Items stored from a collection:
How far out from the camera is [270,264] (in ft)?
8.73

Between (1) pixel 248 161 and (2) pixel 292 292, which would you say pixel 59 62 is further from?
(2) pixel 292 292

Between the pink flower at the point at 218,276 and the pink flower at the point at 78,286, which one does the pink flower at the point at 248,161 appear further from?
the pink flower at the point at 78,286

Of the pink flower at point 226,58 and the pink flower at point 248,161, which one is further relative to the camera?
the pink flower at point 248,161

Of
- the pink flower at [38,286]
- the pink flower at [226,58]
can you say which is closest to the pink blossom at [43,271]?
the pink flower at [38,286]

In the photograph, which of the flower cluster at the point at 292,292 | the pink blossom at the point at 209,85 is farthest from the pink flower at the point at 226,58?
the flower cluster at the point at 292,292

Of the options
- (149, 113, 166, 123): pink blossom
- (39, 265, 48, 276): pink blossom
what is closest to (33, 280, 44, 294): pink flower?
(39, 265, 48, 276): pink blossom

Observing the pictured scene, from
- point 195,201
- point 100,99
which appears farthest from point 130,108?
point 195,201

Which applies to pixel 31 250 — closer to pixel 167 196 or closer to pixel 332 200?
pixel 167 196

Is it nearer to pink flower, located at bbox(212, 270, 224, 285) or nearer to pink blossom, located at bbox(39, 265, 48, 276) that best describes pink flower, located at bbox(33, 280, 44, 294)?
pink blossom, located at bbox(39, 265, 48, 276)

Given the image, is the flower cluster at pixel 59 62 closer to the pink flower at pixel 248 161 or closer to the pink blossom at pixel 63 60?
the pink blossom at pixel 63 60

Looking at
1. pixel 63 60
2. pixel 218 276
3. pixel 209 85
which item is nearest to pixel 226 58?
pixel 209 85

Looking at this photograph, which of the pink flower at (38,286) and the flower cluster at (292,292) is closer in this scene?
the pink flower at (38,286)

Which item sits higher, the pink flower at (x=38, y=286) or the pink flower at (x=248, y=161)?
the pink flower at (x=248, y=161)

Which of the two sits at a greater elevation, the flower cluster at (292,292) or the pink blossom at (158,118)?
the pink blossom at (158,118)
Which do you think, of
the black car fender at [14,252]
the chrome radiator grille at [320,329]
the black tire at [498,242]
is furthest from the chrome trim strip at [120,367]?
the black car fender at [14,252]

Work instructions:
Rewrite every line of the data above as a numbered list, omitting the blank lines.

Answer to the task:
1. How far out from the camera is [270,264] (in ft)?
2. 8.73
3. Between (1) pixel 248 161 and (2) pixel 292 292, which would you say pixel 59 62 is further from?
4. (2) pixel 292 292
5. Between the pink flower at the point at 218,276 and the pink flower at the point at 78,286, which one does the pink flower at the point at 248,161 appear further from?
6. the pink flower at the point at 78,286
7. Of the pink flower at point 226,58 and the pink flower at point 248,161, which one is further relative to the camera?
8. the pink flower at point 248,161
9. Of
10. - the pink flower at [38,286]
11. - the pink flower at [226,58]
12. can you say which is closest to the pink blossom at [43,271]?
13. the pink flower at [38,286]
14. In the photograph, which of the flower cluster at the point at 292,292 | the pink blossom at the point at 209,85 is farthest from the pink flower at the point at 226,58?
15. the flower cluster at the point at 292,292
16. Of the options
17. - (149, 113, 166, 123): pink blossom
18. - (39, 265, 48, 276): pink blossom
19. what is closest to (33, 280, 44, 294): pink flower?
20. (39, 265, 48, 276): pink blossom
21. Observing the pictured scene, from
22. - point 195,201
23. - point 100,99
24. which appears farthest from point 130,108?
25. point 195,201
26. Which applies to pixel 31 250 — closer to pixel 167 196 or closer to pixel 332 200?
27. pixel 167 196
28. Is it nearer to pink flower, located at bbox(212, 270, 224, 285) or nearer to pink blossom, located at bbox(39, 265, 48, 276) that best describes pink flower, located at bbox(33, 280, 44, 294)?
29. pink blossom, located at bbox(39, 265, 48, 276)
30. Given the image, is the flower cluster at pixel 59 62 closer to the pink flower at pixel 248 161 or closer to the pink blossom at pixel 63 60?
31. the pink blossom at pixel 63 60
32. Looking at
33. 1. pixel 63 60
34. 2. pixel 218 276
35. 3. pixel 209 85
36. which item is nearest to pixel 226 58?
37. pixel 209 85
38. Looking at this photograph, which of the pink flower at (38,286) and the flower cluster at (292,292) is closer in this scene?
39. the pink flower at (38,286)
40. Which item sits higher, the pink flower at (x=38, y=286) or the pink flower at (x=248, y=161)?
41. the pink flower at (x=248, y=161)
42. Which of the two sits at a greater elevation, the flower cluster at (292,292) or the pink blossom at (158,118)?
43. the pink blossom at (158,118)
44. Which do you think, of
45. the black car fender at [14,252]
46. the chrome radiator grille at [320,329]
47. the black tire at [498,242]
48. is furthest from the chrome trim strip at [120,367]?
49. the black car fender at [14,252]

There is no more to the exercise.